Do outro lado está um edifício enorme, o oposto do mercado tradicional de rua que esperava encontrar. Mais parece um local onde apenas comerciantes por grosso podem fazer negócio mas, após verificar que outros locais e turistas entram pelas várias portas, decido também entrar. Lá dentro há filas e filas de comerciantes com bancas, alguidares, aquários, cheios de todo o tipo de vida marinha. Balanças com mostradores electrónicos e placas a indicar o número de cada corredor, como nos parques de estacionamento de grande dimensão dos centros comerciais. Olho para uma mulher tira uma lagosta de dentro de um aquário, o bicho mexe as pinças freneticamente e a senhora, quando cruza o meu olhar, faz-me um gesto a perguntar se estou interessado. Digo que não rápida e incisivamente, de mão esticada à frente, que, logo a seguir, me parece enfático demais, como se a proposta da senhora fosse para lá de indecente. A verdade, é que, se se tratasse do mesmo bicho mas já pronto a degustar, até estaria.

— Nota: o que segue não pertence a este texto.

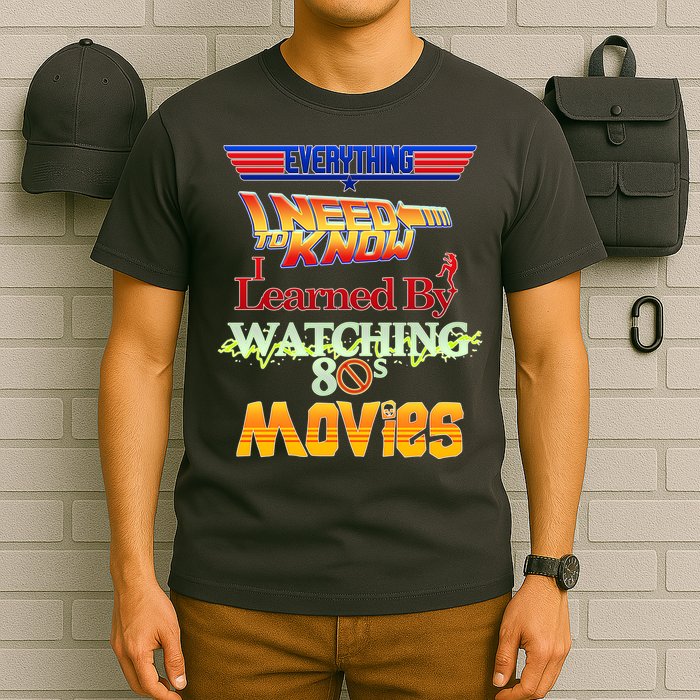 Everything I Need To Know - 80s Movies T-Shirt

No fundo é para isso que aqui vim, tenho de o admitir. E faço-o descaradamente, sem o mínimo pingo de vergonha. Uso as escadas rolantes até ao piso de cima onde, num corredor quase interminável, se alinham restaurantes a perder de vista. Acabo por me sentar num relativamente vazio (a hora de almoço já lá vai) e peço uma tigela de sushi e arroz.

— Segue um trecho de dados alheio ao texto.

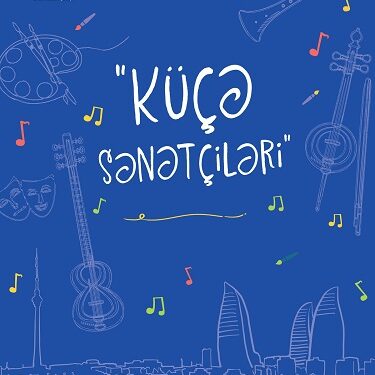 “Küçə sənətçiləri” layihəsində iştirak etmək üçün müsabiqə elan edilir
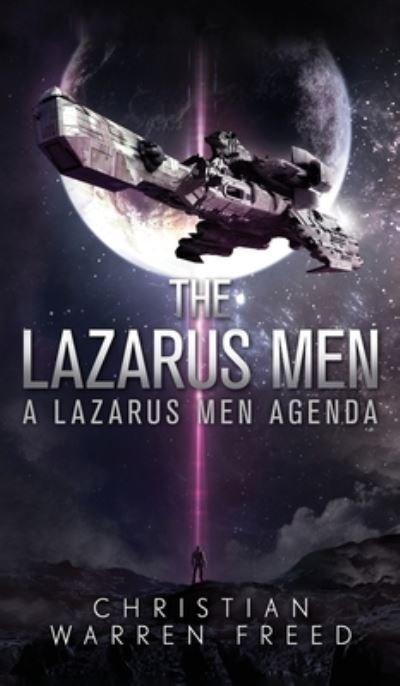 Cover for Christian Warren Freed · The Lazarus Men (Hardcover Book) (2022)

segunda-feira, 4 de junho de 2018

Busan

É com alguma dificuldade que percebo a localização da paragem por onde passa o autocarro que sobe o monte até ao templo. Na ausência de lojas ou cafés com aspecto de ter uma rede wifi disponível para os clientes – onde está um Starbucks quando é necessário? –, ligo os dados móveis no telemóvel, uma decisão que, literalmente, acabará por me sair cara (umas boas dezenas de euros por meia dúzia de megabytes). Mas resolvo problema e, finalmente, dou com a dita paragem e a fila de pessoas à minha frente, das quais uma parte significativa são turistas, e das quais a maioria é asiática.

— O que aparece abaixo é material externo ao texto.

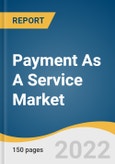 Payment As A Service Market Size, Share & Trends Analysis Report By Component (Platform, Services), By Services (Managed Services, Professional Services), By Industry, By Region, And Segment Forecasts, 2022 - 2030- Product Image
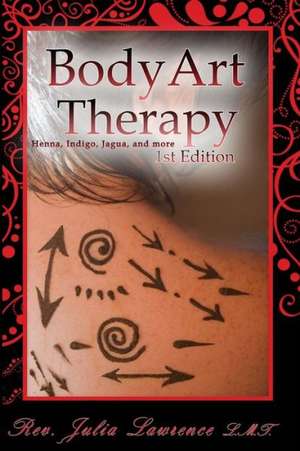 Bodyart Therapy de Dr Julia Lawrence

Dentro do veículo, não há lugar para me sentar; fico de pé a meio, de costas para a porta, perto de uma senhora num banco individual. Coloco a mochila pesada no chão (lá dentro vai a máquina fotográfica), entre as pernas, desajeitadamente, para evitar que tombe e resvale pelo piso sujo do veículo, devido às curvas acentuadas e à velocidade do motorista. E agarro-me à pega presa ao tejadilho. Sem dizer nada, a senhora sentada no banco individual agarra na minha mochila e coloca-a entre as pernas dela e o banco à sua frente, para que eu possa ir mais facilmente de pé, sem ter de me preocupar com aquele objecto pesado. Agradeço-lhe da melhor forma que sei e ela faz uma curta mas solene vénia, depois de cruzar o olhar no meu. Alguns minutos depois, quando chega o momento de sair, pego na mochila e agradeço-lhe novamente, e ela repete o mesmo ritual da vénia.

O templo é parecido a todos os outros que vou ver em Seoul – incluindo as decorações coloridas, penduradas um pouco por todo o lado. As estruturas são rectangulares, com telhados garridos e um letreiro grande a meio, portas de diferentes cores secas e um interior sóbrio e minimalista.

Quando desço lentamente as escadas que me hão de conduzir à saída, entre fotografias, uma senhora mete conversa comigo. Insinua que, no meio de tanta fotografia, não estou a aproveitar para absorver verdadeiramente o que o templo tem para oferecer. É possível, reconheço – que responder? – e iniciamos uma curta conversa. Está curiosa para saber donde venho, quanto tempo vou passar no país dela, por que o resolvi visitar. No final, despede-se desejando-me a continuação de uma boa viagem e eu continuo a fotografar os balões decorativos, pendurados a ombrear o caminho até à saída.

A ida ao templo acaba por consumir mais tempo do que aquele que tinha planeado. Já não tenho pouco tempo disponível na segunda maior cidade de Coreia e, depois de um bocado a conhecer os mercados no centro, dirijo-me à estação para apanhar o comboio de regresso a Seoul. Sento-me no meu lugar, designado no bilhete. Confortável e espaçoso. Tiro o livro da mochila para me entreter nas cerca de duas horas e meia, assim como a almofada insuflável para ajustar ao pescoço. A certa altura, no decurso da viagem, uma funcionária do comboio entra na carruagem, fecha a porta atrás de si e faz uma pequena vénia para cumprimentar os passageiros. Só depois começa a caminhar no corredor entre os bancos.